What you are asked to do
Convert the material from the line containing "In this picture, would" through the end of the material into a two-column CSV with columns "prompt" and "target". Use one row per answer: put the text that precedes the answer in "prompt" and the answer in "target", each as a single quoted field with line breaks replaced by spaces.

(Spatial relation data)

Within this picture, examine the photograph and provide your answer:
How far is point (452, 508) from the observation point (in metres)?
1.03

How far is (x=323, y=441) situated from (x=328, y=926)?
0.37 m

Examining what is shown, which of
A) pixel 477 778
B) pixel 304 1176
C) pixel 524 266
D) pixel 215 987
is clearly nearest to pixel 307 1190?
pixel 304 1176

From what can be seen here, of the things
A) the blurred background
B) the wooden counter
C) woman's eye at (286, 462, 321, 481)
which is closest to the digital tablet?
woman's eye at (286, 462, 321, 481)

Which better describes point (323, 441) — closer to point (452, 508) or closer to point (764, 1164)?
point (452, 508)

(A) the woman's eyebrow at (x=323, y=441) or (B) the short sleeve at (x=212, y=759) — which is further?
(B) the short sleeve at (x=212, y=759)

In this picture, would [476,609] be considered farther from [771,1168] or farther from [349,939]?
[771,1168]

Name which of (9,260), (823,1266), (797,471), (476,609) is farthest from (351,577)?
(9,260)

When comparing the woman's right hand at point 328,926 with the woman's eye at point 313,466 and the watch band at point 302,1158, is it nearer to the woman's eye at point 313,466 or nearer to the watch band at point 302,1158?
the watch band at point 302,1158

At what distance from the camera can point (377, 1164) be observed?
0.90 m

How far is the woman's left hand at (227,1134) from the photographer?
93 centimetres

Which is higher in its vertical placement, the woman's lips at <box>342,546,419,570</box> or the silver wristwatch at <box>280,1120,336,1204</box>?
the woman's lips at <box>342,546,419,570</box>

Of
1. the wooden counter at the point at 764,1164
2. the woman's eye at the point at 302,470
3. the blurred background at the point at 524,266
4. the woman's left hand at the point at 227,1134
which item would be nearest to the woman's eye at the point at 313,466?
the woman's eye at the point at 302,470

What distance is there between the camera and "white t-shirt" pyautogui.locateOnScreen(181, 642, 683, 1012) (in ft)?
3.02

Reply to the exercise
prompt,target
"In this picture, would [476,609] be considered farther from [771,1168] or farther from [349,939]?","[771,1168]"
"Name which of (9,260), (823,1266), (797,471), (476,609) is farthest from (351,577)?","(9,260)"
"When comparing the woman's right hand at point 328,926 with the woman's eye at point 313,466 and the watch band at point 302,1158, is it nearer to the woman's eye at point 313,466 or nearer to the watch band at point 302,1158?","the watch band at point 302,1158"
"At what distance from the camera can point (377, 1164) be observed?","0.90 m"
"How far is the woman's left hand at (227,1134) from the photographer?","93 centimetres"
"Which is higher in its vertical placement, the woman's lips at <box>342,546,419,570</box> or the silver wristwatch at <box>280,1120,336,1204</box>?","the woman's lips at <box>342,546,419,570</box>"
"Of 1. the wooden counter at the point at 764,1164 2. the woman's eye at the point at 302,470 3. the blurred background at the point at 524,266 4. the woman's left hand at the point at 227,1134 which item would be nearest to the woman's eye at the point at 313,466?","the woman's eye at the point at 302,470"
"What distance is there between the camera and ""white t-shirt"" pyautogui.locateOnScreen(181, 642, 683, 1012) (in ft)?","3.02"